Dataset extract ::
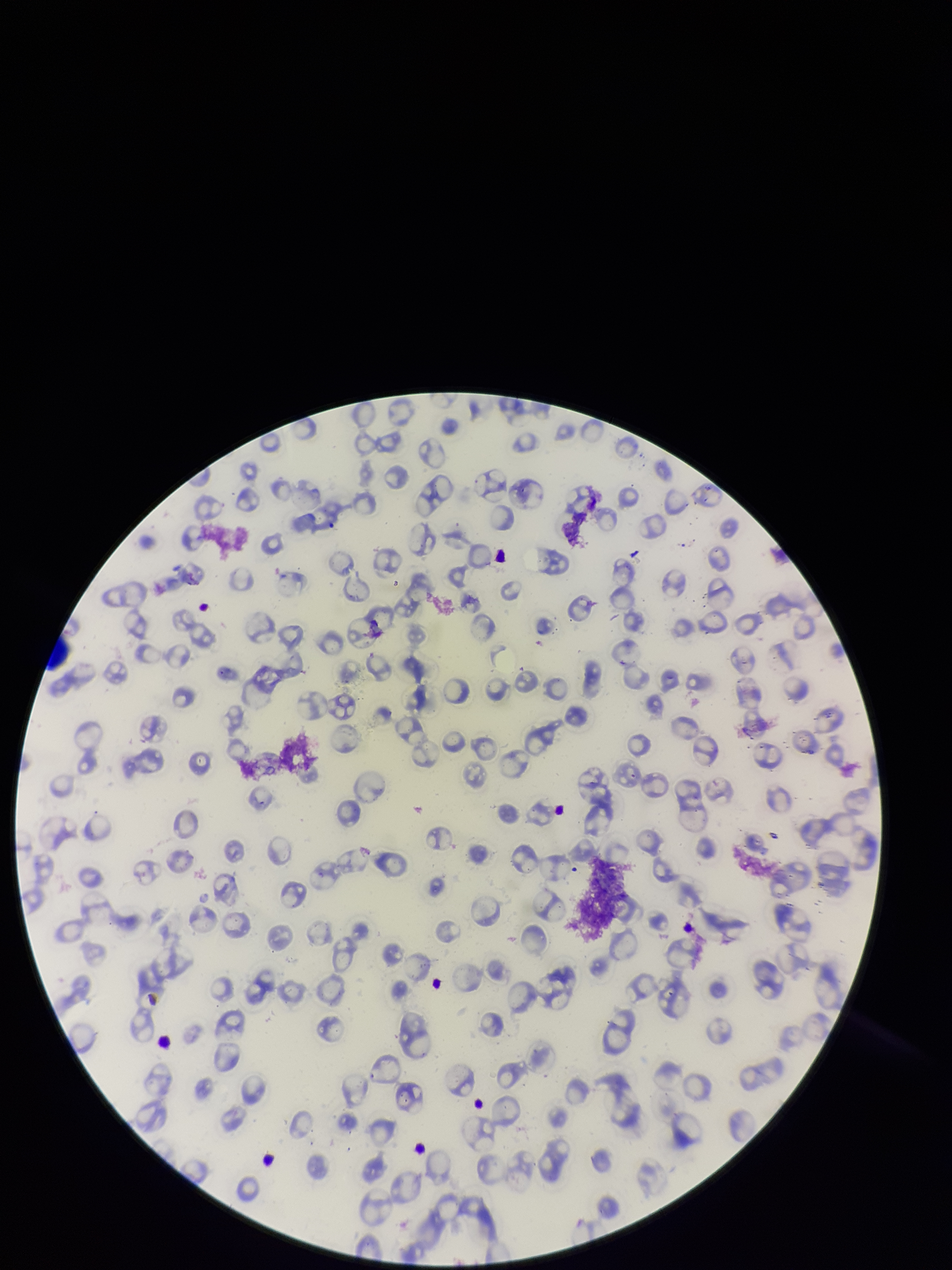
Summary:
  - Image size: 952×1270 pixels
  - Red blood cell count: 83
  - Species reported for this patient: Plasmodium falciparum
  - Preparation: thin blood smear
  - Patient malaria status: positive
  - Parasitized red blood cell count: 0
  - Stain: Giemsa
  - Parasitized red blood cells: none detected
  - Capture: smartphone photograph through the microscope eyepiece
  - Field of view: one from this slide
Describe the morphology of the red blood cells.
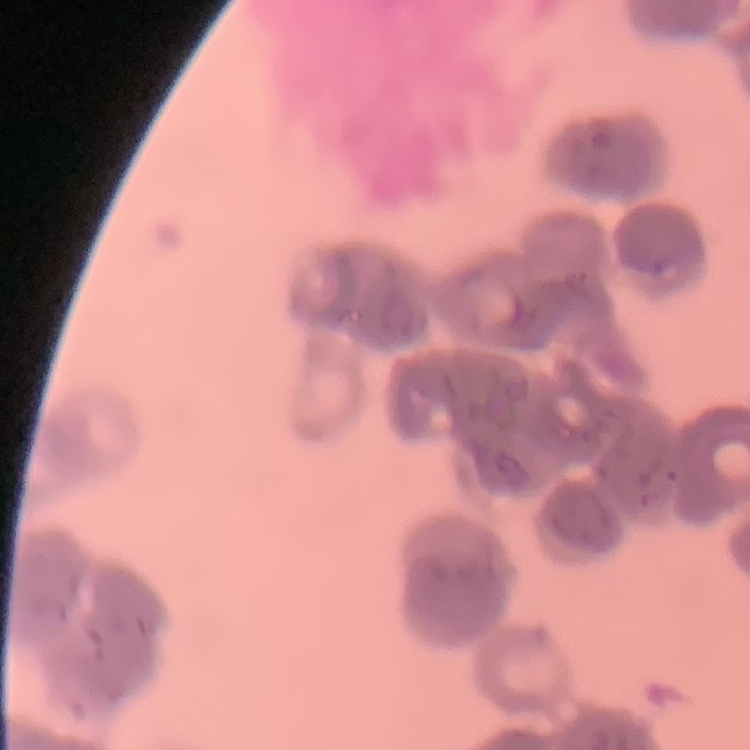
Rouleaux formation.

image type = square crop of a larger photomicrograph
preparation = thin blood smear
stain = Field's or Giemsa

Exercise instructions :: Retype the lines from the one containing "preparation = thin blood smear" to the last line above. Change nothing and include no others.

Solution below ::
preparation = thin blood smear
stain = Field's or Giemsa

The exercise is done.